### Task prompt
Repeat the listing below verbatim, from the line that contains "The image here" through the end of the listing, with both of those lines included.

### Records for the exercise

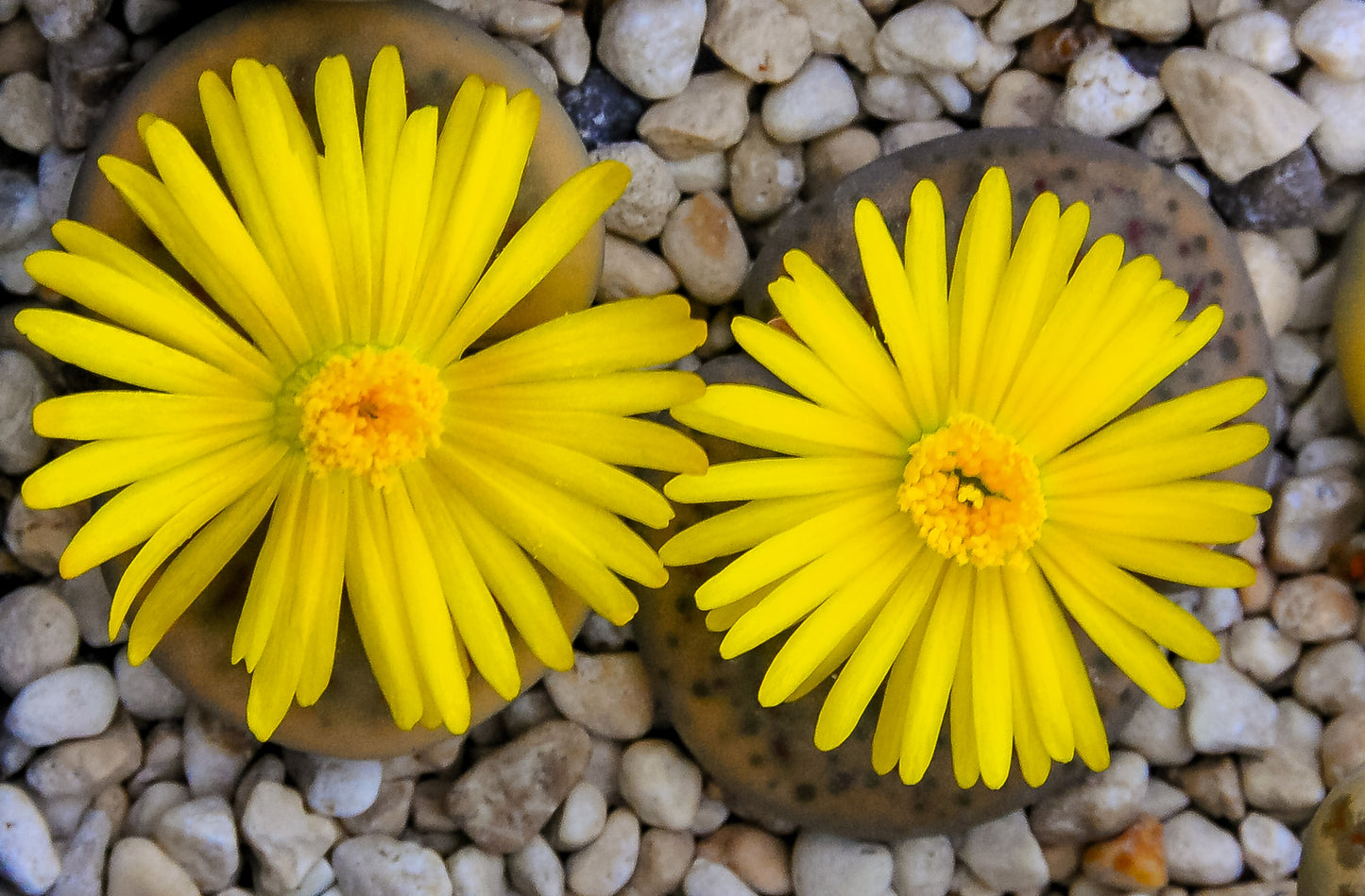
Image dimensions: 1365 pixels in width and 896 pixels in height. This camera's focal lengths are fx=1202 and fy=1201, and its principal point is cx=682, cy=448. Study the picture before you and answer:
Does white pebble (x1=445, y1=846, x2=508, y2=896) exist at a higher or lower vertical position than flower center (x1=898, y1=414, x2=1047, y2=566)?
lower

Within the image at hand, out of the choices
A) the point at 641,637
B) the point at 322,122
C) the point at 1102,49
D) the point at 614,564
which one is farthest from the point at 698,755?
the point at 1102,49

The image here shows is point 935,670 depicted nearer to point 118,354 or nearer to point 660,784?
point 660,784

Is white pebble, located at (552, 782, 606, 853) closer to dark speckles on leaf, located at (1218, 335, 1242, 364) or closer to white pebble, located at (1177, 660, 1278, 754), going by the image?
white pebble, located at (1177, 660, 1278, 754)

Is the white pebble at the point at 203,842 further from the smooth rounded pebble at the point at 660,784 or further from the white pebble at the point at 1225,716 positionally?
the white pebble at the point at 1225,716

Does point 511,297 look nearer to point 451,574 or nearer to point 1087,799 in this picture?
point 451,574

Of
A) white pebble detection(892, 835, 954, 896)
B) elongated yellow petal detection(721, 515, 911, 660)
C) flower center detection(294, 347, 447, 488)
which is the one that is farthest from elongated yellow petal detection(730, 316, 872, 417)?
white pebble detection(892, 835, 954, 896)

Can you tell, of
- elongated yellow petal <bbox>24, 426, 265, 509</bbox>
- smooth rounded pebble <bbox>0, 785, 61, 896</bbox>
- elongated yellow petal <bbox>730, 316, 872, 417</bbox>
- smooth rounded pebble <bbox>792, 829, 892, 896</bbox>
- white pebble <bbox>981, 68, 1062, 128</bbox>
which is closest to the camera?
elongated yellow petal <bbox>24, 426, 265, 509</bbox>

### Response to the exercise
The image here shows is point 935,670 depicted nearer to point 118,354 or nearer to point 660,784?
point 660,784

Is white pebble, located at (552, 782, 606, 853) closer to dark speckles on leaf, located at (1218, 335, 1242, 364) or closer to white pebble, located at (1177, 660, 1278, 754), going by the image?
white pebble, located at (1177, 660, 1278, 754)

Is the white pebble at the point at 203,842 further from the smooth rounded pebble at the point at 660,784 or further from the white pebble at the point at 1225,716 positionally?
the white pebble at the point at 1225,716

Does point 511,297 look nearer to point 451,574 or nearer to point 1087,799 in this picture?
point 451,574

Of
A) white pebble detection(892, 835, 954, 896)
B) elongated yellow petal detection(721, 515, 911, 660)
C) flower center detection(294, 347, 447, 488)
which is the one that is farthest from elongated yellow petal detection(730, 316, 872, 417)?
white pebble detection(892, 835, 954, 896)

Can you tell, of
- elongated yellow petal <bbox>24, 426, 265, 509</bbox>
- smooth rounded pebble <bbox>0, 785, 61, 896</bbox>
- elongated yellow petal <bbox>730, 316, 872, 417</bbox>
- smooth rounded pebble <bbox>792, 829, 892, 896</bbox>
- white pebble <bbox>981, 68, 1062, 128</bbox>
which is closest to the camera?
elongated yellow petal <bbox>24, 426, 265, 509</bbox>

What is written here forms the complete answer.